WORK ORDER = Reproduce, word for word, every line starting at the line that contains "scientific name: Apteryx" and ending with the final line of the entries.

Segment Start: INPUT RECORDS

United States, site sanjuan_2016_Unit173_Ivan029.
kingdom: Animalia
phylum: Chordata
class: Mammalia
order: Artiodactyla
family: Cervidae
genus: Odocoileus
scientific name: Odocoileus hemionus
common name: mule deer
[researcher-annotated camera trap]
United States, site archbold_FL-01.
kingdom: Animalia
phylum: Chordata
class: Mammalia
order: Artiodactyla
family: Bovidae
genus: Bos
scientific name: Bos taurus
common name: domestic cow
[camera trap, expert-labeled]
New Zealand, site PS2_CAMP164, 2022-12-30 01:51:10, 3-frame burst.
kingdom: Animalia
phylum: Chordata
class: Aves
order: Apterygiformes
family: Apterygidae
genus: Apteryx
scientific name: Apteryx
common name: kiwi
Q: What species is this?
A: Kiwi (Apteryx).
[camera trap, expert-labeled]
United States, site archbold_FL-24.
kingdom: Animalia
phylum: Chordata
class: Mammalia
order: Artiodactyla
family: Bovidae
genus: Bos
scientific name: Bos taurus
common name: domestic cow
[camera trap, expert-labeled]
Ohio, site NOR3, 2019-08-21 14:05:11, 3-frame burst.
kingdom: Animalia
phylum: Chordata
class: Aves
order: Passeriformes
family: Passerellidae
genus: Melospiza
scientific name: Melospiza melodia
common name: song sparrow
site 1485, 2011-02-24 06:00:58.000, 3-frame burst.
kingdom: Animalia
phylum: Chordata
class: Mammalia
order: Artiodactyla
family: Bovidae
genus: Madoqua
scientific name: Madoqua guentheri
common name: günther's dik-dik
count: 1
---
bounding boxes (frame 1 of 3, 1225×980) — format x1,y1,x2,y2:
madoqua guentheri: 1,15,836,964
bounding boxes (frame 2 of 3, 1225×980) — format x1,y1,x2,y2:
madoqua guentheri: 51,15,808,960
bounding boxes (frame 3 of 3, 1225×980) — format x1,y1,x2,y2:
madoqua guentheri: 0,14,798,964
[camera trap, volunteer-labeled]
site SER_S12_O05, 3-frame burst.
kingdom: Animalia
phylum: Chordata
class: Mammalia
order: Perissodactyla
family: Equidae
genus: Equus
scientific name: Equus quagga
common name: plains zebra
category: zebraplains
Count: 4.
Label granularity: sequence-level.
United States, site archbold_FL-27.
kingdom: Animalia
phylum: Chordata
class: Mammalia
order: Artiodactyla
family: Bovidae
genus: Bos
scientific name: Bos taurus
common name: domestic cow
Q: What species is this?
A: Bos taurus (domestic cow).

Segment End: INPUT RECORDS

OUTPUT =
scientific name: Apteryx
common name: kiwi
Q: What species is this?
A: Kiwi (Apteryx).
[camera trap, expert-labeled]
United States, site archbold_FL-24.
kingdom: Animalia
phylum: Chordata
class: Mammalia
order: Artiodactyla
family: Bovidae
genus: Bos
scientific name: Bos taurus
common name: domestic cow
[camera trap, expert-labeled]
Ohio, site NOR3, 2019-08-21 14:05:11, 3-frame burst.
kingdom: Animalia
phylum: Chordata
class: Aves
order: Passeriformes
family: Passerellidae
genus: Melospiza
scientific name: Melospiza melodia
common name: song sparrow
site 1485, 2011-02-24 06:00:58.000, 3-frame burst.
kingdom: Animalia
phylum: Chordata
class: Mammalia
order: Artiodactyla
family: Bovidae
genus: Madoqua
scientific name: Madoqua guentheri
common name: günther's dik-dik
count: 1
---
bounding boxes (frame 1 of 3, 1225×980) — format x1,y1,x2,y2:
madoqua guentheri: 1,15,836,964
bounding boxes (frame 2 of 3, 1225×980) — format x1,y1,x2,y2:
madoqua guentheri: 51,15,808,960
bounding boxes (frame 3 of 3, 1225×980) — format x1,y1,x2,y2:
madoqua guentheri: 0,14,798,964
[camera trap, volunteer-labeled]
site SER_S12_O05, 3-frame burst.
kingdom: Animalia
phylum: Chordata
class: Mammalia
order: Perissodactyla
family: Equidae
genus: Equus
scientific name: Equus quagga
common name: plains zebra
category: zebraplains
Count: 4.
Label granularity: sequence-level.
United States, site archbold_FL-27.
kingdom: Animalia
phylum: Chordata
class: Mammalia
order: Artiodactyla
family: Bovidae
genus: Bos
scientific name: Bos taurus
common name: domestic cow
Q: What species is this?
A: Bos taurus (domestic cow).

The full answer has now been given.